Pioneered at Intel, OKRs help companies focus on what matters most.

To set and communicate these objectives at FreshBooks we use a methodology called Objectives & Key Results (OKRs), which was pioneered at Intel, and has since been adopted by the likes of Google, eBay, and many others in the Tech world. OKRs are used in these companies as a tool to help focus and align the efforts across several departments, as well as from top-to-bottom within departments. Google Venture’s Rick Klau goes in depth on how Google does it here.

A few quick definitions:

An Objective, is where you want to go. For example: “Win the Superbowl” might be an objective for a professional football team (admittedly, not a software company).

A Key Result, is how you know you’re on the path to getting there. For example: “Win 90% of home games” would be a key result for a professional football team. While winning those games doesn’t mean you’ve met your objective, it does indicate you’re on the right path towards achieving it.

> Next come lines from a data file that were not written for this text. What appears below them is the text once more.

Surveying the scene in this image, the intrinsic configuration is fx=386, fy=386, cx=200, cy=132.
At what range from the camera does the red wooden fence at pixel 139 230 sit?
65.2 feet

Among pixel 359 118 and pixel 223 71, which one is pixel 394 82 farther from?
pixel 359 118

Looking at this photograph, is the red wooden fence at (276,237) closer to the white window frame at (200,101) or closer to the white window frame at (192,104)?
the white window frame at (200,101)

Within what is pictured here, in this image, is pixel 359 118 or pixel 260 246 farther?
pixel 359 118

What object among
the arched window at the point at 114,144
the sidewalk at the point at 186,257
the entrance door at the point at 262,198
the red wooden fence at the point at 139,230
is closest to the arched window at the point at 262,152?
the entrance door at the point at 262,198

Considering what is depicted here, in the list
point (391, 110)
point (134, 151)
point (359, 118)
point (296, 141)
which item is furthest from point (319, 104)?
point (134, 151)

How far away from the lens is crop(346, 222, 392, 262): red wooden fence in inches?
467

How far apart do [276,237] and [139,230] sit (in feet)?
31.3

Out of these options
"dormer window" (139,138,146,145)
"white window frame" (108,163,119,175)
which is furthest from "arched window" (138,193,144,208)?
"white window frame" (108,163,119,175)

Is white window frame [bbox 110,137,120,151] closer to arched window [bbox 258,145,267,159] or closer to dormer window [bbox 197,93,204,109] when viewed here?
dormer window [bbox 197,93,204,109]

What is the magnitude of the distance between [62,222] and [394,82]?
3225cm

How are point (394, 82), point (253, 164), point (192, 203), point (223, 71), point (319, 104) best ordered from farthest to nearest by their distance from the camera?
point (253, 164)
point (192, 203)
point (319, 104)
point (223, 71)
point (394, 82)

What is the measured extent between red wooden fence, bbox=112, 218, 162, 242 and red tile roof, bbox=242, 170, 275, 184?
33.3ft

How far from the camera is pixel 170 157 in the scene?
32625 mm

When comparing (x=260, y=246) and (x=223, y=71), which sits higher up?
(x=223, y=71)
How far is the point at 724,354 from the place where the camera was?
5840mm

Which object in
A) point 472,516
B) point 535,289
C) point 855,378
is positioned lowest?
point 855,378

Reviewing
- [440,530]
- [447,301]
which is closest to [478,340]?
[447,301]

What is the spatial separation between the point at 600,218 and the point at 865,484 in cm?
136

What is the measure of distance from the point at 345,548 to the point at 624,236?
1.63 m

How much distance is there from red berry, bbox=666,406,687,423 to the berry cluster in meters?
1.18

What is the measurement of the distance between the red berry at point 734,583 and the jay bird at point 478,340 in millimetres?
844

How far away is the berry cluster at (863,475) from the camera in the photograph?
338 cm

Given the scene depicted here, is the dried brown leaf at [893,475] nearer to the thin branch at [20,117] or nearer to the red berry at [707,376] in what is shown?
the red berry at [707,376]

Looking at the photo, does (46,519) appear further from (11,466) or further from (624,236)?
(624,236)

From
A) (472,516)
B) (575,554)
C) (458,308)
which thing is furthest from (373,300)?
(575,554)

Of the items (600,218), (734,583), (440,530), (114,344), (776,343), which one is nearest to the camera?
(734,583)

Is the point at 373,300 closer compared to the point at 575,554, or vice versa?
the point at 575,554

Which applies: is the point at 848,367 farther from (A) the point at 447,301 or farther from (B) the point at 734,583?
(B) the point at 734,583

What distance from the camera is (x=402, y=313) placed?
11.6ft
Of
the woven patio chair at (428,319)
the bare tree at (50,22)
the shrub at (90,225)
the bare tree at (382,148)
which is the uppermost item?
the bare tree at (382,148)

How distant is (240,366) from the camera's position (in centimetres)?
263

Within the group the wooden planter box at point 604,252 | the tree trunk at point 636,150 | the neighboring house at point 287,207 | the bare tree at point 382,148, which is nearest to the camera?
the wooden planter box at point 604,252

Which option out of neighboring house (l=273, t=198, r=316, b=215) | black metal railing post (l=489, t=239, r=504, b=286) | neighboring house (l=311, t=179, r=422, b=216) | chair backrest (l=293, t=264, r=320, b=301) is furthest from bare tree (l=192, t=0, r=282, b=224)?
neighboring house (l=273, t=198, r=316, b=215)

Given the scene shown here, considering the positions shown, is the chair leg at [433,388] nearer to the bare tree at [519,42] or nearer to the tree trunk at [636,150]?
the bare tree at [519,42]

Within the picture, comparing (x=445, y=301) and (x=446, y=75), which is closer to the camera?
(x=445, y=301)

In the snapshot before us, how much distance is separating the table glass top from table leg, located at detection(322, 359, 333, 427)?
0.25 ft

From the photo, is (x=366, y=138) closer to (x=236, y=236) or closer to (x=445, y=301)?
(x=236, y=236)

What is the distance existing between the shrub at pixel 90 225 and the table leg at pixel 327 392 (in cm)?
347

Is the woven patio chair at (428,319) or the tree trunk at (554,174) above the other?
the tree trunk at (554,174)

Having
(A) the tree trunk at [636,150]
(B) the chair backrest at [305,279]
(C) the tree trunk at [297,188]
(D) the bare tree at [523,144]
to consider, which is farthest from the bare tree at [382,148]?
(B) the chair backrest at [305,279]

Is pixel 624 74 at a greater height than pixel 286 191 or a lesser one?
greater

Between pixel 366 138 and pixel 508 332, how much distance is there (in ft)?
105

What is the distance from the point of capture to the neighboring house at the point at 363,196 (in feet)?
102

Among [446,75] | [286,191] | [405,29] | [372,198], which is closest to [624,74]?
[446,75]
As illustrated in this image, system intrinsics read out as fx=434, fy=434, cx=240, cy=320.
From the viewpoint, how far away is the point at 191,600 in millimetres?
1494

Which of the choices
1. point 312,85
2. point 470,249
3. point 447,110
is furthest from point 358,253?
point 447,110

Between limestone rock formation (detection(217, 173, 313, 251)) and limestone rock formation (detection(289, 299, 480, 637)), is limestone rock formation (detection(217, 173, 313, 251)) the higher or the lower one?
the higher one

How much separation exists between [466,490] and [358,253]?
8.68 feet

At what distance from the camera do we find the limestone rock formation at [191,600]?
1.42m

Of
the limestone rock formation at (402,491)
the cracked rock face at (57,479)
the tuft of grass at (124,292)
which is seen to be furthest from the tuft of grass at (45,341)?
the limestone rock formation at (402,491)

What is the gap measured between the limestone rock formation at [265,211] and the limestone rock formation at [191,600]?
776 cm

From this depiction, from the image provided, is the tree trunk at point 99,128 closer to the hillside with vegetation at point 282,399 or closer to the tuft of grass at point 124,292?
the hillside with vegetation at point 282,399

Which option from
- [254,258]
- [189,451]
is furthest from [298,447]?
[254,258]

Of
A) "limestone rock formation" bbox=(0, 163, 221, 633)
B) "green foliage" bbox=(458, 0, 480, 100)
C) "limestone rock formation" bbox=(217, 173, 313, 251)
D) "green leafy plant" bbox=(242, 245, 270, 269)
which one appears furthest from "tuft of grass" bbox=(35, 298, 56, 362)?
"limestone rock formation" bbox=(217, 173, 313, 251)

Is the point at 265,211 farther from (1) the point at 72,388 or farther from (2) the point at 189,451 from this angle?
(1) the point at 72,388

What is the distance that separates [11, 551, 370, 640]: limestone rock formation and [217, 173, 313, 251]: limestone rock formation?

Setting Product Development Objectives

At FreshBooks, we’ve adopted and adapted the OKR process for Product Development, and have reaped the benefits of greater focus and introspection surrounding our ability to plan, execute, and deliver within defined timeframes.

Here’s how we did it:

  1. Leaders Set Objectives, Teams Set Key Results: The leadership team’s job is to point to the mountains that the team should climb, not to tell the team how to climb it. Have your leadership team set the top-level objectives for the department at the beginning of each quarter, but go no further than that. Bring those objectives to the teams that will be executing on them and have them compile their own Key Results. This creates shared ownership of the Objective, pushes the “how” down to the people with the most information on how to actually meet the objective, and increases the level of engagement the team has with meeting the objective.
  2. Focus on Outcomes, rather than Deliverables: Where possible, make your Key Results the actual result of getting some body of work done. Rather than focusing purely on shipping something (a new feature for example), set targets around that feature’s adoption or impact on the business.
  3. Set a Realistic Number of Objectives: When we first started OKRs we set 10 objectives. The purpose of OKRs is to help focus us, and focusing on 10 things ended up being in direct opposition to that goal. We’ve settled down and try to have no more than five objectives for the department per quarter.
  4. Bang the Drum: What use are OKRs if nobody knows what they are, or how we’re tracking against them? Find ways to incorporate them into things like your Weekly Sprint Reviews, Weekly Operations Meetings, coffee stations, and other communication hubs. The more people know and understand the objectives, the better they can help the company achieve them.
  5. Look Beyond Product Development: Don’t develop your OKRs in isolation from the rest of the company. Review them with the Marketing team, the Finance Team, and Business Development/Sales… they’ve also got their own objectives that if aligned with yours can have a huge impact on the business.
  6. The Team Owns the Objective: When we started with OKRs, we would assign an Objective to a specific individual and tell them they “owned it”. Individual ownership disconnects the Objective from the team that’s executing on the work and in a sense insulates them from both success and failure. Instead, make the Team that’s responsible for execution responsible for the Objective, that way they feel both the pain of letting themselves down if they don’t hit the goal, as well as a sense of accomplishment if they do.

The best way to know if any of this will work for your company is to try it, let a full quarter pass, and then do a retrospective on how effective your OKR process was for that quarter. Then iterate on it, record what you learned, and try again for another quarter.

How will your organization stay focused this year?